Selection =
╭──
Even given the Southampton connections and my experiences of them as "Martin Smith and the Cutting Edge Band" circa 1994, this is a surprise. A few other Delirious tracks made the long list - Obsession was the last to be kicked out - but this one started near the top and never got moved. And that's because of what it says, what it does and how it manages to be over nine minutes long without you even realising it.
But it's mainly in there because you can pick up the guitar, start chugging away at it and it can go anywhere. The original album version gives the basic outline - stay mainly in D, go to G and add an E note in there sometimes, then back to D; use A sparingly as a build-up to the chorus, but aside from that it's mainly just those two chords. And that's all you need. You can follow the words or go somewhere else entirely - there's an ad-lib section from a concert circa 2000 where Stu G - the lead guitarist - goes into a very catchy riff before merging it with the key musical phrase from 'Run The Hell' by Pink Floyd. And the song is open for that, you can do what you like and go where you want, exploring words, rhythms and melodies that can come and go like the wind.
╰──
Your objective = Please output the full passage about the Delirious song word for word, without any changes.

Supplied entries =
╭──
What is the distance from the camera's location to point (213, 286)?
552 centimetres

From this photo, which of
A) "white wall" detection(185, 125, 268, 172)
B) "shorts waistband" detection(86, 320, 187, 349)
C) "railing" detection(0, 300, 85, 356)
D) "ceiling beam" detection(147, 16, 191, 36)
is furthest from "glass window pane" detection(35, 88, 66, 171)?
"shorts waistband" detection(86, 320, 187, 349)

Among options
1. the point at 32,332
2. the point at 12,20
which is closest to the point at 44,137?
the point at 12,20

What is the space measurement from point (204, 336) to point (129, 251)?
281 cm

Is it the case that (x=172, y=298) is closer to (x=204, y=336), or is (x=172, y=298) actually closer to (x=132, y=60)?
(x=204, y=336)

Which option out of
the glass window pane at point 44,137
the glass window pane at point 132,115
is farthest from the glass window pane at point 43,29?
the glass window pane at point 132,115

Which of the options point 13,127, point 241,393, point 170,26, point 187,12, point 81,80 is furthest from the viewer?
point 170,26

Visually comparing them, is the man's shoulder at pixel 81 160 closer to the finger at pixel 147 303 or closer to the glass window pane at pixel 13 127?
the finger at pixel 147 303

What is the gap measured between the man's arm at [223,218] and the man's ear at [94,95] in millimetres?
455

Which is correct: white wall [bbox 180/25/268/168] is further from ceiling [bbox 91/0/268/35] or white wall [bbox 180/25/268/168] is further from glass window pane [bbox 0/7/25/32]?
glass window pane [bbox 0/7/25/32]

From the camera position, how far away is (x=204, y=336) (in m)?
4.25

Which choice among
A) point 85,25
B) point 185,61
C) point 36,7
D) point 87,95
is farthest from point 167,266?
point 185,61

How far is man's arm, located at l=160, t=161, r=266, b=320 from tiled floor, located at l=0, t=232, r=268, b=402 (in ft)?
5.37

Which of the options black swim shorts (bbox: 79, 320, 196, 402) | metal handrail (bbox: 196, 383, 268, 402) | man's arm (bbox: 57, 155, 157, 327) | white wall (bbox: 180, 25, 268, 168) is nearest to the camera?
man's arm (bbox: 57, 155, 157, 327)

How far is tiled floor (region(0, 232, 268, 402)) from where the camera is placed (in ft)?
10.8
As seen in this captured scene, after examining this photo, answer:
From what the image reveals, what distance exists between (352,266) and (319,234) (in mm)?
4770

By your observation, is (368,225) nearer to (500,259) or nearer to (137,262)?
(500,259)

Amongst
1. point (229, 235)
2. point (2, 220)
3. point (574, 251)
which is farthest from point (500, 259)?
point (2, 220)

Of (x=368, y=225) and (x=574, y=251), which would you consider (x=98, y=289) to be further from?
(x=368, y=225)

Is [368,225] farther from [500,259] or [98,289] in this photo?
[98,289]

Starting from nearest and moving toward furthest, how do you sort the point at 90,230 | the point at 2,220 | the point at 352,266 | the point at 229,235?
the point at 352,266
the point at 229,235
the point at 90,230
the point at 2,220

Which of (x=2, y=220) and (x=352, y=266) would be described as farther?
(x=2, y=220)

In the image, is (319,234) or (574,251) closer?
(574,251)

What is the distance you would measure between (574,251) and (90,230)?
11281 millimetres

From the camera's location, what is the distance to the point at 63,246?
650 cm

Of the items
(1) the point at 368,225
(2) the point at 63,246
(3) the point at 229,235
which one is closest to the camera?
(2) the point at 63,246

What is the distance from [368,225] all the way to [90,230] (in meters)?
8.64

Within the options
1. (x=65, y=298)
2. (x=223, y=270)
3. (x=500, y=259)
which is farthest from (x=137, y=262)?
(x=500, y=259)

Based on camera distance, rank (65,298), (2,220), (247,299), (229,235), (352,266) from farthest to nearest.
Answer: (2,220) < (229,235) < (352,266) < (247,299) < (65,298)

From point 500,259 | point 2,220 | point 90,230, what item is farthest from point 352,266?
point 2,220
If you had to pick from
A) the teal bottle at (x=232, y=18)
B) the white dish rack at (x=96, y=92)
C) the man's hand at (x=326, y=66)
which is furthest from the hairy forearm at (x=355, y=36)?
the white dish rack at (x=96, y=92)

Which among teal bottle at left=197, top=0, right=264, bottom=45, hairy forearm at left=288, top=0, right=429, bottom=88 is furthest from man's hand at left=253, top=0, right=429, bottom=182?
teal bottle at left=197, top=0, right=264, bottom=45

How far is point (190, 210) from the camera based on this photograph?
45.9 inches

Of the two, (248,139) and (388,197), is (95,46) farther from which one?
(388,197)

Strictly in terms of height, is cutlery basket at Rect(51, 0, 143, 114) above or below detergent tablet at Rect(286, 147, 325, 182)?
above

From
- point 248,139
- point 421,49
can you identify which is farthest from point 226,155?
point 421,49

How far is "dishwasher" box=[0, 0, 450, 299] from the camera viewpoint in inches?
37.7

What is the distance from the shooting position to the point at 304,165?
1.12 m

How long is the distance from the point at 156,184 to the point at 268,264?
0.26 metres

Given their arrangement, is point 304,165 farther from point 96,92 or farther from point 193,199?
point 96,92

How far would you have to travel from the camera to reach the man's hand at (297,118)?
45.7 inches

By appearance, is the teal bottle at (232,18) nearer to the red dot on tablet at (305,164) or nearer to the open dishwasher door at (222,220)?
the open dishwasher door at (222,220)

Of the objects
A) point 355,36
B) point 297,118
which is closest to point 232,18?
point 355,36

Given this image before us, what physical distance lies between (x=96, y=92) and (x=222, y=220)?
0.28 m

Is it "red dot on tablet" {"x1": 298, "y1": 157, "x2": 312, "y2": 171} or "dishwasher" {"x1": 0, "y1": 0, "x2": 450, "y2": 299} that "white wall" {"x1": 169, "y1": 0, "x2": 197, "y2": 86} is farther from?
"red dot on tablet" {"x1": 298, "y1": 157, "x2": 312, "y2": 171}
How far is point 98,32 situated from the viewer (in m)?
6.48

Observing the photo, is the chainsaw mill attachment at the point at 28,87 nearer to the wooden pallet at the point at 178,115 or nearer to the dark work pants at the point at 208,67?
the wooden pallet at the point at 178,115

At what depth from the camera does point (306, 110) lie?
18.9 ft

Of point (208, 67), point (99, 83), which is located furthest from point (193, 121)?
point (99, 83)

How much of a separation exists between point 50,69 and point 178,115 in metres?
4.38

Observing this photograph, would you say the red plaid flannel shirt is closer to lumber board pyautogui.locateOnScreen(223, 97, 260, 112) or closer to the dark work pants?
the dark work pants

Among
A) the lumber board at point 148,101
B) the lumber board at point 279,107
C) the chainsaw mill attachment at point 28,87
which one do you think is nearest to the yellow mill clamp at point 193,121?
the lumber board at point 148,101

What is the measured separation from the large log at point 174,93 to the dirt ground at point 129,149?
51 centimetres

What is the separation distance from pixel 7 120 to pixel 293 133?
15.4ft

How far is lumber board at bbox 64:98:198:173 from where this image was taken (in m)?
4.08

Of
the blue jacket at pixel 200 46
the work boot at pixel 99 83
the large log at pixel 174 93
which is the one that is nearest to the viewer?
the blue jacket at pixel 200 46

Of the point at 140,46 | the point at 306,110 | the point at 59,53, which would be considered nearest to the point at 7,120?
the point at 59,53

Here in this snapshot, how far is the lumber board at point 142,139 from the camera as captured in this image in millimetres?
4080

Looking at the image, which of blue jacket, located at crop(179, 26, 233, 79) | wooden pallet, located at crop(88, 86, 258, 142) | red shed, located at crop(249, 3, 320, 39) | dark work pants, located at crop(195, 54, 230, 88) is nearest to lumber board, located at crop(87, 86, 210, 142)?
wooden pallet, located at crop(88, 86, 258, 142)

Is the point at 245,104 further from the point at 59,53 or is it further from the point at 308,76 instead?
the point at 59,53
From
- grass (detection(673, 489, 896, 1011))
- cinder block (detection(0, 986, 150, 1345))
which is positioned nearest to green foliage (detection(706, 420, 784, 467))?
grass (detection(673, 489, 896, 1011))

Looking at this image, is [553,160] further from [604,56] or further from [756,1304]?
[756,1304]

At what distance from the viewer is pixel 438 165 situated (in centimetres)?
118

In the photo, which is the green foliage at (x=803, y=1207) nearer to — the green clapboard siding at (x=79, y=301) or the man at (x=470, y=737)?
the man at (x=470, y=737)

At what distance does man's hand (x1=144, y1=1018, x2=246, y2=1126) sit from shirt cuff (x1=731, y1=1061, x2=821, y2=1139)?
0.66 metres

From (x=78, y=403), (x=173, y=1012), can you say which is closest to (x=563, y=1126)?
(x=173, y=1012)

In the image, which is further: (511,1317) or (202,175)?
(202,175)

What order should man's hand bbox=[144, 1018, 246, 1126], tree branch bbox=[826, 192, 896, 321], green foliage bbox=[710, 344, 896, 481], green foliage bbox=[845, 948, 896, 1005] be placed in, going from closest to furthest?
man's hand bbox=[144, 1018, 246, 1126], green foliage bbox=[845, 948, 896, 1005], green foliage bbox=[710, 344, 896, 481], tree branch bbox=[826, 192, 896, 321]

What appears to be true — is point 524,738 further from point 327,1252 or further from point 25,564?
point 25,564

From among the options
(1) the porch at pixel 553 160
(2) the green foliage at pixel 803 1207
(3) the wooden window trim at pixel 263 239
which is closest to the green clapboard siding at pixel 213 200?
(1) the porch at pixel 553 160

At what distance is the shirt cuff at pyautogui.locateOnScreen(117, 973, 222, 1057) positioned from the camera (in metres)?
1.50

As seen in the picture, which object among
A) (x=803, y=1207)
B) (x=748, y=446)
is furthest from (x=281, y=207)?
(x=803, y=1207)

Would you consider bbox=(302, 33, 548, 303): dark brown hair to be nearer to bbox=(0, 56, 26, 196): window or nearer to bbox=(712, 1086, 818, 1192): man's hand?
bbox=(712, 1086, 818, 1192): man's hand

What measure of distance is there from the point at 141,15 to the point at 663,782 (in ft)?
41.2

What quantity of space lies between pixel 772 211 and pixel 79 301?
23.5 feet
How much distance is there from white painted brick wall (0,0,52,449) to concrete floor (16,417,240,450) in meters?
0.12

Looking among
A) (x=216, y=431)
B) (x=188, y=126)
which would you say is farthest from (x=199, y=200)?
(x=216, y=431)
╰──
Full solution =
Even given the Southampton connections and my experiences of them as "Martin Smith and the Cutting Edge Band" circa 1994, this is a surprise. A few other Delirious tracks made the long list - Obsession was the last to be kicked out - but this one started near the top and never got moved. And that's because of what it says, what it does and how it manages to be over nine minutes long without you even realising it.
But it's mainly in there because you can pick up the guitar, start chugging away at it and it can go anywhere. The original album version gives the basic outline - stay mainly in D, go to G and add an E note in there sometimes, then back to D; use A sparingly as a build-up to the chorus, but aside from that it's mainly just those two chords. And that's all you need. You can follow the words or go somewhere else entirely - there's an ad-lib section from a concert circa 2000 where Stu G - the lead guitarist - goes into a very catchy riff before merging it with the key musical phrase from 'Run The Hell' by Pink Floyd. And the song is open for that, you can do what you like and go where you want, exploring words, rhythms and melodies that can come and go like the wind.